Recordo que Mário Machado apelou à infiltração de neonazis no Chega e de facto três chegaram a lugares de topo, mas face às denúncias públicas acabaram afastados. No entanto, o Relatório do Projecto Global contra o Ódio e o Extremismo (GPAHE, na sigla em inglês) apurou que membros da juventude do Chega têm ligações ou partilham publicações de Mário Machado. André Ventura teve o cuidado de se demarcar destes crimes contra imigrantes, mas justifica-os com um alegado clima de insegurança vivido no Porto, com roubos supostamente cometidos por magrebinos. O JN entrevistou vizinhos dos agredidos que não se queixam deles por nenhum roubo, apenas por algum barulho e estacionamento abusivo. Também a PSP diz que não recebeu nenhuma queixa contra os agredidos. Estes têm o registo criminal limpo, ao contrário dos agressores que têm todos antecedentes criminais de furtos e roubos violentos (até roubaram os imigrantes!). Segundo o “Expresso”, as autoridades portuguesas estão informadas de que estes grupos neonazis têm contactos permanentes com organizações estrangeiras classificadas como “terroristas”.
O crescimento do Chega, um partido nitidamente racista e xenófobo que no centro da sua propaganda coloca a etnia cigana e os imigrantes como bodes expiatórios dos problemas sociais, é indissociável do atrevimento cada vez mais descarado dos neonazis em crimes de ódio e organização de manifestações como a que fizeram em Lisboa “Contra a Islamização de Portugal”, apesar de fora do local proibido pela Câmara Municipal e, no Porto, sob o lema “Mais Habitação, Menos Imigração!” Ou como a que juntou vinte e poucas pessoas convocadas por outro grupelho neofascista, no passado Sábado, de novo no Porto, contra imigrantes e o Presidente da República.
Já em 2005, cerca de 400 neonazis juntaram-se, no Martim Moniz, a exigir a expulsão de imigrantes, a pretexto do que ficou conhecido como o “arrastão de Carcavelos”, um pretenso roubo colectivo que acabou por se revelar uma notícia falsa amplificada pelos “media”, que ficou como um mau exemplo de jornalismo em cursos e estudos académicos.
Estes grupos neonazis perderam influência, mas ressurgem agora à boleia do crescimento da extrema-direita “normalizada” pelo voto (Hitler também foi eleito pelos alemães!) de mais de um milhão de eleitores seduzidos pelo populismo que apela aos mais primitivos preconceitos raciais e xenófobos, num Portugal que ainda não descolonizou as mentes (a “afasia colonial” de que fala o historiador Miguel Cardina) e tem dificuldade em discutir, como já foi feito noutros países, as reparações históricas por séculos de escravatura, trabalho forçado, massacres de indígenas (antes e durante a guerra nas ex-colónias) e não superou ainda o racismo estrutural herdado do salazarismo que nos impingiu os mitos dos “brandos costumes” e da miscigenação do luso-tropicalismo. Em 2018, o Comité Anti-Tortura do Conselho da Europa colocou Portugal entre os países europeus com mais casos de violência policial, sobretudo contra afrodescendentes.

TAREFA PROPOSTA ▸ Transcreva de novo o trecho do excerto que começa em "O crescimento do" e termina em "Presidente da República.", trocando "bodes expiatórios" por "culpados".

MATERIAL FORNECIDO ▸
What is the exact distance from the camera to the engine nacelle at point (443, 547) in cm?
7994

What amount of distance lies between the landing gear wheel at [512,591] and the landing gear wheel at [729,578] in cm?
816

A RESPOSTA ▸
O crescimento do Chega, um partido nitidamente racista e xenófobo que no centro da sua propaganda coloca a etnia cigana e os imigrantes como culpados dos problemas sociais, é indissociável do atrevimento cada vez mais descarado dos neonazis em crimes de ódio e organização de manifestações como a que fizeram em Lisboa “Contra a Islamização de Portugal”, apesar de fora do local proibido pela Câmara Municipal e, no Porto, sob o lema “Mais Habitação, Menos Imigração!” Ou como a que juntou vinte e poucas pessoas convocadas por outro grupelho neofascista, no passado Sábado, de novo no Porto, contra imigrantes e o Presidente da República.